Make reasonableness a defense. A good faith effort to address the Y2K problem, either by preventing program failure or forestalling any damage, would eliminate or limit liability.
Establish a duty to mitigate. Plaintiffs would be obliged to minimize damages based on information not only from the defendant, but any knowledge about which they should have been aware. No compensation would be awarded for expenses that could reasonably have been avoided.
Limit punitive damages. Punitives would be restricted to a multiple of actual damages, and could only be awarded based on clear and convincing evidence that the defendant was flagrantly irresponsible.
Set a cooling‐off period. Parties would be required to attempt to resolve their dispute before fighting in court. Notice of the claim would have to be sent 90 days before a suit was filed.

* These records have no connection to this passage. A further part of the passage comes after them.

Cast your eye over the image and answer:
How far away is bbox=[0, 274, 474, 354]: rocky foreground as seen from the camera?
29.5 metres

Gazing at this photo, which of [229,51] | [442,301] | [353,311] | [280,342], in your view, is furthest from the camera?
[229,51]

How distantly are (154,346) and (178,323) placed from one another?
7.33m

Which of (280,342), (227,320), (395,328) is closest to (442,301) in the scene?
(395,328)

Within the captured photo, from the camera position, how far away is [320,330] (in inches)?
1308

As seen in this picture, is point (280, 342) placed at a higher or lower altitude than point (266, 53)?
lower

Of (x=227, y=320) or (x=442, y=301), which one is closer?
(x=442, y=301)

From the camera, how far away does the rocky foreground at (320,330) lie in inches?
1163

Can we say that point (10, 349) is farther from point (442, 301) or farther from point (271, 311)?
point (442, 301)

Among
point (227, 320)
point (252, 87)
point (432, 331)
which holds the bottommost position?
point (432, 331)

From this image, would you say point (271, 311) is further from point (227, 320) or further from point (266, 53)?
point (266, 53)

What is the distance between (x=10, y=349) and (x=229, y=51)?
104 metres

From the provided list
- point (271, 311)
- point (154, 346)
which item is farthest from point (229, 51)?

Impose attorney disclosure requirements. Plaintiffs’ lawyers would have to provide fees and conditions of representation in writing and reveal settlement offers to their clients, and, in class actions, to the presiding judge.

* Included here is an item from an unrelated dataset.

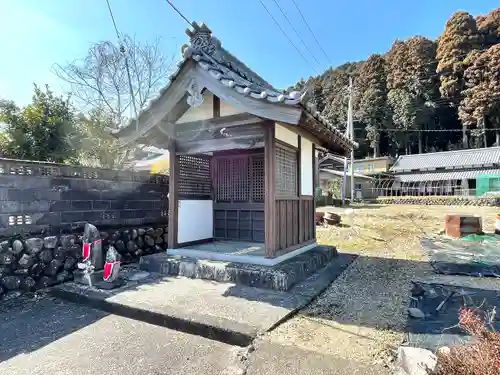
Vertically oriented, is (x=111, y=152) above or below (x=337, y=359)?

All of these proposals would help bar the least meritorious suits and limit judgments to actual damages. None of these restrictions would eliminate either the ability of those injured by the negligence of others to recover or the incentive of software designers to ameliorate Y2K problems.
Legislation embodying the above provisions has passed the House. But a trial attorney‐motivated filibuster long stalled a similar bill in the Senate.
That legislation has begun to move. Unfortunately, the White House remains an obstacle. Attorneys like William Lerach, whose firm, Milberg Weiss Bershad Hynes & Lerach filed the first Y2K class action, is a major Democratic donor. Yet even Senate Minority Leader Tom Daschle (D-S.D.) now backs some litigation restraints.
Like most Americans, members of Congress are likely to celebrate the arrival of the new millennium on Jan. 1. They would provide a real cause for celebration by passing legislation to staunch the potential Y2K legal deluge.